Isn't Obama wonderful?

Tony said...

Wow...I guess teen aged guys never change...doesn't matter what decade they're from, because my buddies and I used to do the same thing! Minus the tanning bed...

Cassie said...

Let that be a lesson to you, never drink and tan.

Captain Dumbass said...

That reminds me of a friend spitting burning sambuca across my parents dining room table one high school evening. Ah, those were the days.

Meg said...

And I thought you were going to say you shaved his eyebrows. Clearly I have no idea what teen boys can get up to!

Coffeypot said...

why is it that teen boys, when left to their own wilds, migrate to booze and sex? Oh yea! Because it's there.

June said...

I love Travy's comment!!

Ducky said...

Nursing on Salsa? Did his cries sound like Ole?

Anonymous said...

..Guess he found out What Brown Can Do For You……….It will screw your wife while you’re at work - HAHAHAHAHA! Best line ever!

ScoMan said...

"Mailman's kid".. never heard it, but using it from now on.

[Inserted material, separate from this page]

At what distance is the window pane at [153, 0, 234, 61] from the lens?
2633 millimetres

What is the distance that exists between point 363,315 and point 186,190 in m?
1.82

That is an awesome prank. I give it four stars.

Anonymous said...

Boys will be boys. Luckily you didn't fry the poor little bugger

carissa said...

That's great, and just one more reason I wish I had been a teenage boy. I mean not literally.. but yall just seem to have so much more fun. Meanwhile we were freezing each other's underwear.. I never got the evilness in that...

JennyMac said...

Guess he found out What Brown Can Do For You

HAHAHA...not exactly what UPS Marketing Department had in mind. HAHAHAHAHA.

Tamara Dawn said...

Oh man!! That is messed up! I hope he didn't look like a leather belt a week later!! Meanies

The Princess of Sarcasm said...

You are going to feel really bad when he's diagnosed with skin cancer...

Well, maybe not you, but a normal person would.

Matty said...

Aah yes, the good ole days. Parents away spells T-R-O-U-B-L-E.